Health and social care organisations in Derbyshire have been working closely together for some time, to improve care and services for people and make them as efficient and effective as possible.
Script – for community conversations
In the last year we’ve seen a devastating number of Asian people suffer, and die, from Coronavirus. We do not want to see this continue.
If you are of Bangladeshi descent, you are at higher risk of getting Coronavirus - especially if you have a long-term condition such as diabetes, heart disease or respiratory conditions. Our community do suffer from these conditions.
Compared to white British people, the risk of dying from Covid-19 is 1.8 times higher if you are a Bangladeshi or Pakistani man (slightly less if you’re a woman).
The NHS has told us their data already shows that our community is not taking the vaccine – these are our grandparents and our parents, the people who bought us to this country - they’re at risk. I do not want to see them suffer or die.
Our community is receiving lots of information and conspiracy theories from WhatsApp and social media. These messages are not from reputable sources and are scaremongering our elders and putting their lives at risk. We cannot see this continue. It’s our duty to get the facts and help our loved ones make informed decisions.
The NHS is making information available in lots of different languages as leaflets and films, websites can be translated into our community languages. It’s our responsibility to find this information and use it to make the right decision for ourselves and our loved ones who may need our advice.
I know our community has lots of questions about the vaccine, so I want to answer a few key ones:
What ingredients does the vaccine contain?
The approved COVID-19 vaccines do not contain any animal products or egg. The Department of Health and social Care (DHSC) has engaged with faith/vegetarian/vegan groups on vaccine components.
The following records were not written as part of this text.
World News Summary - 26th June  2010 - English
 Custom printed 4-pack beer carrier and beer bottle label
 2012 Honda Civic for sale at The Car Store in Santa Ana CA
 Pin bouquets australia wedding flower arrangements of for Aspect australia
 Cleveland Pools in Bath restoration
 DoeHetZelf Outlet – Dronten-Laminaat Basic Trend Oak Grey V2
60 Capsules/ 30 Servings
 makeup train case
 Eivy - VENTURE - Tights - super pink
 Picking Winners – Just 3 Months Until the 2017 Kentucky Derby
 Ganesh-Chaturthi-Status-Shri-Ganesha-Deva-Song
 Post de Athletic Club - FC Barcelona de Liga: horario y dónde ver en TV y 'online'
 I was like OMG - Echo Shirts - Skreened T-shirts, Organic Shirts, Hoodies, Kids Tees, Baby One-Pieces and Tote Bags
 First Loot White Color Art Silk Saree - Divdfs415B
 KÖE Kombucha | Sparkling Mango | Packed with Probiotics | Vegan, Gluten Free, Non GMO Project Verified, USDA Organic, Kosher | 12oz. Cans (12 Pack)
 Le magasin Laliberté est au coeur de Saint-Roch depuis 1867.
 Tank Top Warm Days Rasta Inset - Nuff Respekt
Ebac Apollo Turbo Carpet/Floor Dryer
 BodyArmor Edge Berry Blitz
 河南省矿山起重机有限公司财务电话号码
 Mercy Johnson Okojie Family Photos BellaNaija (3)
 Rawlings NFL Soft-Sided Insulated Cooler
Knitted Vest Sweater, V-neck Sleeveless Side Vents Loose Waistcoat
They have met with faith leaders and the Moral and Ethical Advisory Group (MEAG), on COVID-19 immunisation and sought consideration of how best to clearly communicate about potential COVID-19 vaccines candidates.
The MHRA has confirmed that the COVID-19 Vaccine AstraZeneca and Pfizer/BioNTech COVID-19 vaccine do not contain any components of animal origin.
A full list of ingredients for the qualitative and quantitative composition of the vaccine can be found at point 2 in the Information for Healthcare Professionals of COVID-19 Vaccine AstraZeneca.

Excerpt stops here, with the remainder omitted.